彼女とは別に仲が悪いわけではないのだけど、今年同じクラスになって1月近く経つというのにあまり話をした覚えがない。
中山さんと私では住む世界が違うというか。
そりゃ私も令嬢と言われる事もあるけど、私の場合はあくまで令嬢(笑)だ。
モノホンのお嬢様は家庭の事情とはいえ深夜のコンビニやファミレスのホール係でバイトする事はないだろう。
それに何かクラスの係や委員会での接点もないし、仮に何かあったとしても私たちが昼食後にクラスに戻ってからでもいいハズだ。
「ええ、4時限目の時の話なんですけど……」
「うん? 自習だったわよね?」
今日の4時限目、世界史の時間は担当の先生の都合で自習となっていた。
幸い、世界史の成績は良いし、すでに予習済みであったので私はスマホで「鉄騎戦線ジャッカル」の攻略Wikiを見て時間を潰していたのだが、何かあったのだろうか?
「はい。で獅子吼さんが何やらスマホを見ながら足をプラプラさせているのを見て私、気付いたのでごぜぇますわ!」
「ああ、コイツ、足癖悪いから……」
「その足を取ってドラゴンスクリュー仕掛ける貴女は何なのかしら? 気付いたって何を?」
中山さんはいつの間にかその豊満な肉体を自らの腕で抱きしめるようにしながら同志を見つけた者の目をしていた。

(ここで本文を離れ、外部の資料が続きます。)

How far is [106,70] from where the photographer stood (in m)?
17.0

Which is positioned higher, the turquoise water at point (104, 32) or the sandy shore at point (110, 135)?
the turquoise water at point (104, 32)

「あの足捌き、HuMoの操縦のイメトレでごぜぇますわよね?」
「うん……?」
「同じクラスに
「おっ、アレか? 『一狩り行こうぜ!』ってヤツか?」
「そんな溌剌としたゲームではないのだけどね……」
これが生まれ持った血筋の力というやつだろうか?
春の微風に揺れるウェーブがかった髪の中山さんの熱に浮かされたような表情を見ていると、どうしても断る気にはならなかった。